Now, in my final hostal, with one last time to pack my backpack/rocksack, and less than 48 hours to go, before I am on a plane headed for the States, I am filled with varying emotions and thoughts. Although, I may actually shed a tear when I finally fill my seat on that plane, I can guarantee you that no doubt it will be accompanied with a smile.

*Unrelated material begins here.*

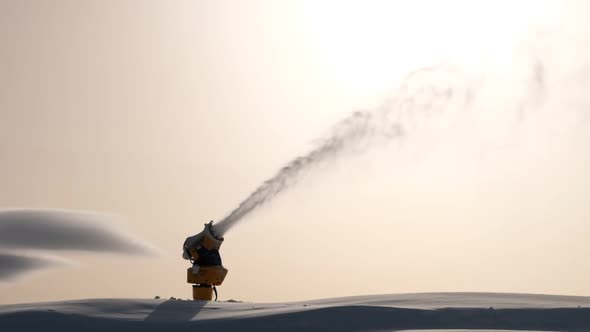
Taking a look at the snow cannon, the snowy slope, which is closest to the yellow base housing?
the snow cannon

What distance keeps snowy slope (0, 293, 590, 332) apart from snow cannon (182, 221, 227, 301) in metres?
6.93

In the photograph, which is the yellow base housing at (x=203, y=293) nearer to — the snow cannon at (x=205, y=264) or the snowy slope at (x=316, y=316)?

This has been an adventure beyond words, although I have probably used more than a hundred thousand, trying to share and describe it to/with you. If, I had to choose one word to describe this whole experience, which is as impossible as picking my favorite place (which is the fifth most commonly asked question), surprising to most, it would not be: amazing, instead I think “grateful” would be the most appropriate word to use. I will not even attempt to share all the reasons with you, as that could take another hundred thousand words, but I will say this: I am grateful that you have been able to follow me with this blog (and you are probably as well, for the following reason), otherwise I would have to re-tell these stories a hundred times and no one would ever be able to shut me up
Thank you, for all your e-mails and comments, along the way, they always made me feel a piece of home, and meant more to me, than you will ever know.
Hope all is well.
P.S. This is not the end… (entonces, feel free to check back).